● **PROBLEMS TO WORK ON**:
1. In the column, who delivered the 20th Anniversary Lecture of the Yaba College of Technology?
2. Reproduce part of the column word for word, starting at the words "Sadly, the voice" and ending after "College of Technology.".
3. Rewrite the column's paragraph that begins "Babalakin lamented a situation" as a short bulleted list that keeps its main facts.

● **EXCERPTED TEXT**:
■ ■ ■ ■
Dearth of indigenous ceos in Nigeria-based multinationals
Published November 16, 2018
Ayo Olukotun THE PUNCH
Friday Musings with Ayo Olukotun email@example.com 07055841236
No matter how you browse its current status, it is hard not to think of Nigeria as a nation in decline, with indices of a glorious past, looking today like feats that are difficult to replicate. Recently, a Nigerian Professor, who worked for several years in the United Nations system, narrated to this columnist, how badly we are losing out in appointments at the UN, even in cases where a little throwing of our weight would have swung the tide in our favour.
Sadly, the voice of Africa’s giant, once commanding and compelling on continental affairs, is increasingly dwindling to a barely audible squeak. Another important dimension of Nigerian stupor was put on the table, last week, by the Pro Chancellor of the University of Lagos, Dr Wale Babalakin SAN, when he delivered the 20th Anniversary Lecture of the Yaba College of Technology.
Babalakin lamented a situation where the chief executives of western multinational companies in Nigeria are overwhelmingly expatriates, drawn from the host countries of these companies. Pinpointing the growing lacuna, the guest lecturer cited names such as Ernest Shonekan, Christopher Kolade, Rufus Giwa, Abel Ubeku, Festus Odimegwu, Olusegun Osunkeye, and Sam Ohuabunwa, who once sat at the helm of western multinationals in Nigeria.”Today”, bemoaned Babalakin, raising his voice, “the advent of indigenous CEOs in foreign companies on our soil is virtually over, punctuated, of course, by a few honourable exceptions”.
■ ■ ■ ■
[Collected data]

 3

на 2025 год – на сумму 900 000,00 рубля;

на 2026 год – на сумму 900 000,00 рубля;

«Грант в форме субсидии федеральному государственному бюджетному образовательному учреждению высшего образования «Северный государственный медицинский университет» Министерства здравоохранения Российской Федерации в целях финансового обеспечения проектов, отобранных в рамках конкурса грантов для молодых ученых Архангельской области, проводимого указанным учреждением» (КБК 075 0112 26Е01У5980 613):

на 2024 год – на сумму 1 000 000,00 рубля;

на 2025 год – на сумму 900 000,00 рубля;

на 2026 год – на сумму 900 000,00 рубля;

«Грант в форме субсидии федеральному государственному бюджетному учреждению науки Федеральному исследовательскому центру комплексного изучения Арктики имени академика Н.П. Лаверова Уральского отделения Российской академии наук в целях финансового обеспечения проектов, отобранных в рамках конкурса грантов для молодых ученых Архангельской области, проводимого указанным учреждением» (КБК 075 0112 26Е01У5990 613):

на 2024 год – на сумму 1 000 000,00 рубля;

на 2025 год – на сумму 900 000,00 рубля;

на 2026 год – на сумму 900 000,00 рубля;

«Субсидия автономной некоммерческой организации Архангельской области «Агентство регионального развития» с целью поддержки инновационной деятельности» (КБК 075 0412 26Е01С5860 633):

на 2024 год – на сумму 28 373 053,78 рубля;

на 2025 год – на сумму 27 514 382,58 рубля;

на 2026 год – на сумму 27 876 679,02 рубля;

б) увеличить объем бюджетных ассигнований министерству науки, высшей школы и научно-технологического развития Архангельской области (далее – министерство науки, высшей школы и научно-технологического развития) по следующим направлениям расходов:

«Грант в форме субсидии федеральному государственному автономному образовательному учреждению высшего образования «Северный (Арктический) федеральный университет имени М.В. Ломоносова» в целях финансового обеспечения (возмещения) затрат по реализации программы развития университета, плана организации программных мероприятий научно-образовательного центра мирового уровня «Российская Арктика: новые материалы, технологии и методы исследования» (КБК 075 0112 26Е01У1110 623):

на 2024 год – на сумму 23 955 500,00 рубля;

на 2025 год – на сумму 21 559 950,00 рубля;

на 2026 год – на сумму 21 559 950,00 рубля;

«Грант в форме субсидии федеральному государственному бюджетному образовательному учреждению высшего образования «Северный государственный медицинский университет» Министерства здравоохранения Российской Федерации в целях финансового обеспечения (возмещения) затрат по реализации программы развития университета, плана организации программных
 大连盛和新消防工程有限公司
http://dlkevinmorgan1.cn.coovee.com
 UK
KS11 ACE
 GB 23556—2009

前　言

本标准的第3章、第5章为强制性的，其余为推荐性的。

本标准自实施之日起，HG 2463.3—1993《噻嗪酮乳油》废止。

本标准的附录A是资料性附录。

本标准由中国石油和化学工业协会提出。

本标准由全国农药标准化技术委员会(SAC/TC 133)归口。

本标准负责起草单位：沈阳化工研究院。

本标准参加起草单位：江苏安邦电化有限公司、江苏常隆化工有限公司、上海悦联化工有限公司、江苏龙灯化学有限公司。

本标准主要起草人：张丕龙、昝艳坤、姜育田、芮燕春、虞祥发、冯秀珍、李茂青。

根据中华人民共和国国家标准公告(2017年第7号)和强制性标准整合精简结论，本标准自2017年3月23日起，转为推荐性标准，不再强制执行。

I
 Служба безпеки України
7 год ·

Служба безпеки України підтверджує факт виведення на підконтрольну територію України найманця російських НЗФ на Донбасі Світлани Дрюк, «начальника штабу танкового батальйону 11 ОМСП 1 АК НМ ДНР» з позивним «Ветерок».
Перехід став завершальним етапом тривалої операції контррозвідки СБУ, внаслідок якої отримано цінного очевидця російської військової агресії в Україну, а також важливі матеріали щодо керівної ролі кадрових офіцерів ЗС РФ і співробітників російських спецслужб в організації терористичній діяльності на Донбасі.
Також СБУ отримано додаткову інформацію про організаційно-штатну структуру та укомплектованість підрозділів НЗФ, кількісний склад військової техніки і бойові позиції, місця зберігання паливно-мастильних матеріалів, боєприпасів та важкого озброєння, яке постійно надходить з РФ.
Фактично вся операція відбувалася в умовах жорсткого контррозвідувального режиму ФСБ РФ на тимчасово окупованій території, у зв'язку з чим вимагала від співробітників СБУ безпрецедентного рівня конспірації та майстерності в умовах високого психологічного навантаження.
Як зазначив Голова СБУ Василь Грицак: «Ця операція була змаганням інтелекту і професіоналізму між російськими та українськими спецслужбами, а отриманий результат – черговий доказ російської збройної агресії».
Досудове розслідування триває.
■ ■ ■ ■
● **SOLUTIONS BELOW**:
1. Dr Wale Babalakin SAN, the Pro Chancellor of the University of Lagos, delivered it.

2.
Sadly, the voice of Africa’s giant, once commanding and compelling on continental affairs, is increasingly dwindling to a barely audible squeak. Another important dimension of Nigerian stupor was put on the table, last week, by the Pro Chancellor of the University of Lagos, Dr Wale Babalakin SAN, when he delivered the 20th Anniversary Lecture of the Yaba College of Technology.

3.
- Babalakin lamented that the chief executives of western multinational companies in Nigeria are overwhelmingly expatriates from the companies' host countries.
- He named Nigerians who once led western multinationals in Nigeria: Ernest Shonekan, Christopher Kolade, Rufus Giwa, Abel Ubeku, Festus Odimegwu, Olusegun Osunkeye and Sam Ohuabunwa.
- He said that today the era of indigenous CEOs in foreign companies in Nigeria is virtually over, apart from a few honourable exceptions.